Die Stärke, die wir vom Doller erwarten, hängt davon ab, gegen was wir ihn messen. Falls unsere Benchmark der EUR/USD ist - das Paar hat letzte Woche nach sieben Monaten Bullentrend gedroht die Richtung zu wechseln. Alternativ steht der Dow Jones FXCM Dollar Index (Ticker = USDollar) auf seinem höchsten Level seit fast zweieinhalb Jahren, und zwar dank wichtigen Beiträgen vom USD/JPY und GBP/USD. In einem Markt, in dem die Leistung relativ ist, müssen wir den richtigen Maßstab nehmen, um festzustellen wie stark oder schwach die Benchmark-Währung ist. Dies können wir tun, indem wir verschiedene Paare berücksichtigen, aber wir können die Stärke auch messen, indem wir die einflussreichsten fundamentalen Antriebe verfolgen.

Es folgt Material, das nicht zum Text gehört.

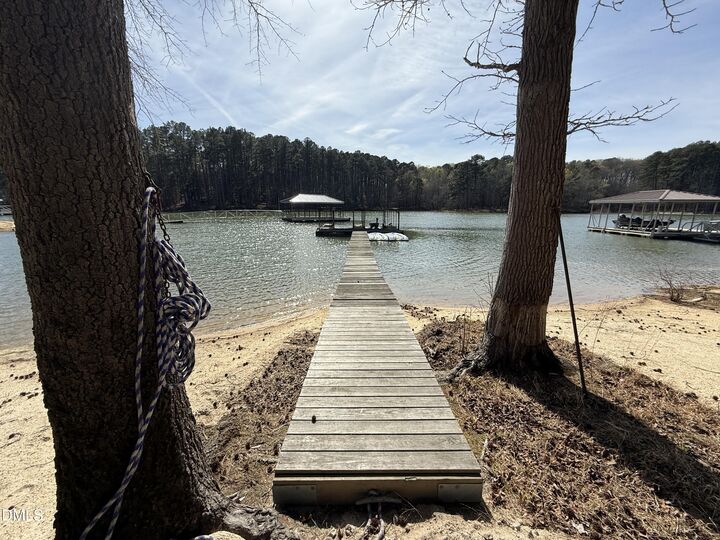 Property Photo:  1070 Cedar Cove Road  NC 27537 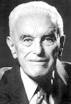 Harsányi János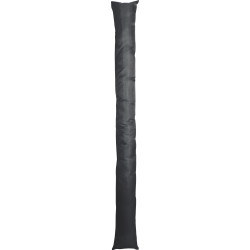 BOUDIN DE PORTE SIMPLE BOURRELET 80 CM B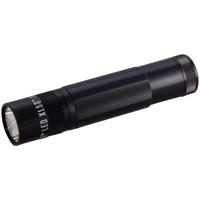 Maglite ZaklampMag Led XL50 Zwart - XL50-S3017
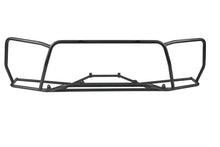 Load image into Gallery viewer, LP Aventure 14-18 Subaru Forester Turbo Big Bumper Guard - Powder Coated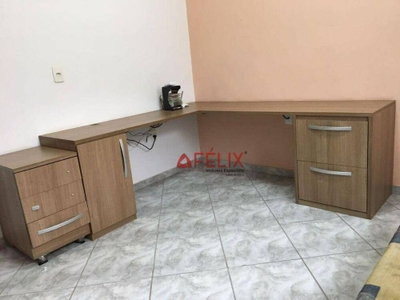 Casa, 3 quartos, 85 m² - Foto 5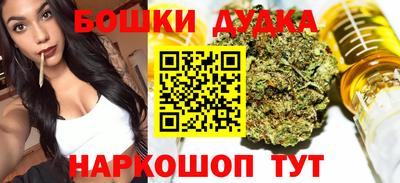 МДПВ Туймазы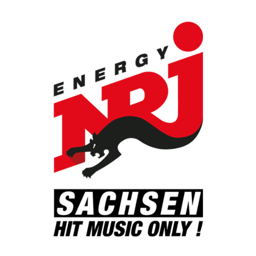 Energy Sachsen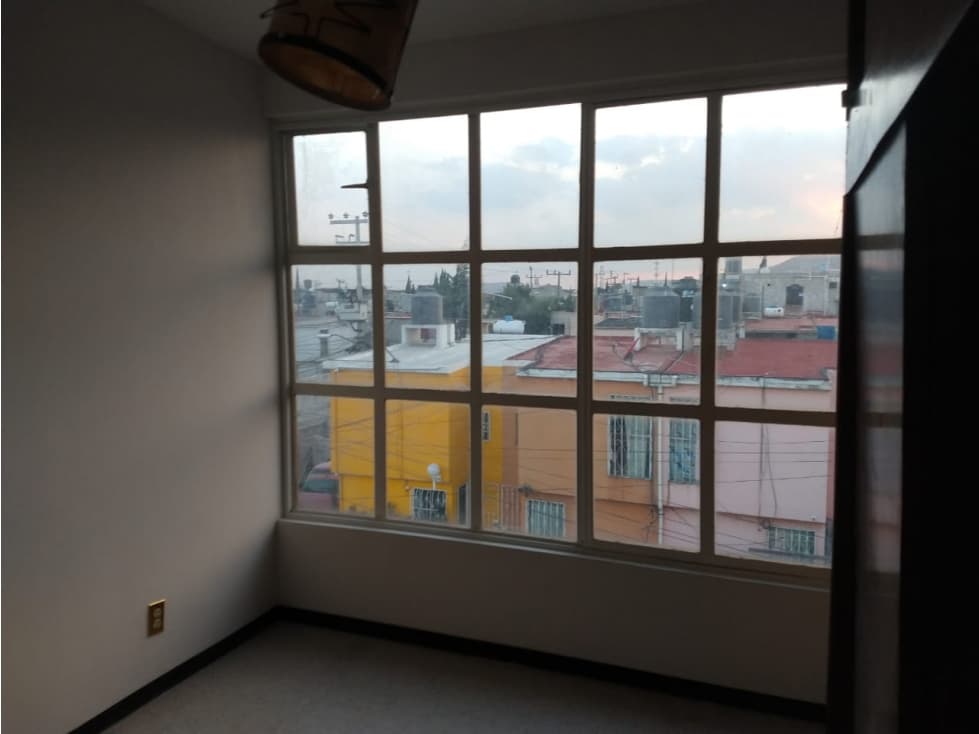 Casa en Venta en Villas de Ecatepec — foto 4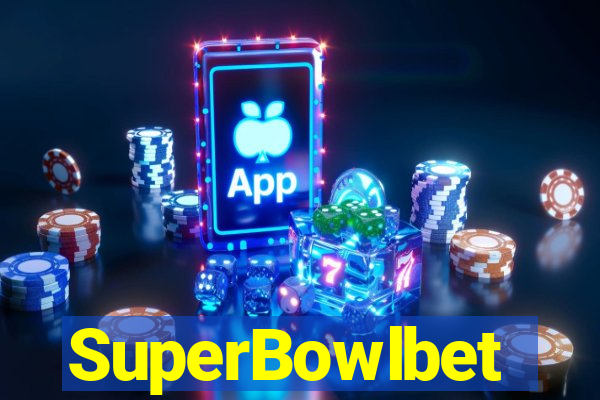 SuperBowlbet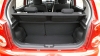 KIA PICANTO STRIKE SY59 ZRA 2009 PETROL NO MOT - 2
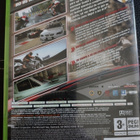Xbox 360 PGR 4 Project Gotham Racing - pikkukuva 3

Das aussichtsreichste, künftige auslösende Moment für eine Dollar-Stärke ist ein überzeugender Wechsel bei den Risikoneigungstrends. Besonders der Dow Jones Industrial Average und der S&P 500 gewannen am Freitag wieder an Boden und garantierten, dass wichtige Wendepunkte (13.875 und 1.495) für den nächsten bärischen Angriff zur Bestätigung intakt blieben. Das Protokoll des FOMC hat die Diskussion über den Abbruch der unnatürlichen Stimulus-Unterstützung ausgelöst, aber dies genügt nicht, um die Unterstützung ganz abzuziehen und Anstrengungen für einen Schuldenabbau auszulösen. Kommende Woche wird die Aussage des Fed Vorsitzenden Bernanke im Kongress verdaut werden, und der Countdown für den Sequester dient dann als Argument für die Stimulus-Frage. Angst wird jedoch ein Problem des Markts sein

Britisches Pfund stürzte in den Handelsschluss nach Moody's Herabstufung

Das war ein passender Abschluss der Handelswoche für das Britische Pfund. Nach einem unglaublichen Sturz auf unter 1,5250 zu Mitte der Woche – da der Markt im BoE-Protokoll bemerkte, dass die Forderungen auf eine Weiterführung des Stimulus, den die Spekulanten planten, zunahmen – schien es, als ob die Bären das erreicht hatten, was sie für diese Zeit brauchten. Es gab jedoch auch noch vor Handelsschluss am Freitag eine unglaubliche Fortsetzung davon, als die Rating-Agentur Moody’s ankündigte, dass sie das Vereinigte Königreich herabgestuft hatte, und zwar vom Top AAA Rating auf Aa1. Dies war ein weiterer ernsthafter Aspekt einer fundamentalen Abwertung der Währung: Die Angst, dass zum Gleichgewicht zwischen Sparmaßnahmen und Rezession ein externer Faktor eingeführt würde, der das Gleichgewicht stören könnte (in anderen Worten, eine Zinssatzsenkung). Nun schauen wir nach vorn um festzustellen, ob das Momentum wirken wird, nachdem der Schock eingetreten ist. Diese Entwicklung verändert bestimmt die langfristige Gesundheit des Pfunds, aber es wurde auch in den vergangenen Monaten stark abgewertet.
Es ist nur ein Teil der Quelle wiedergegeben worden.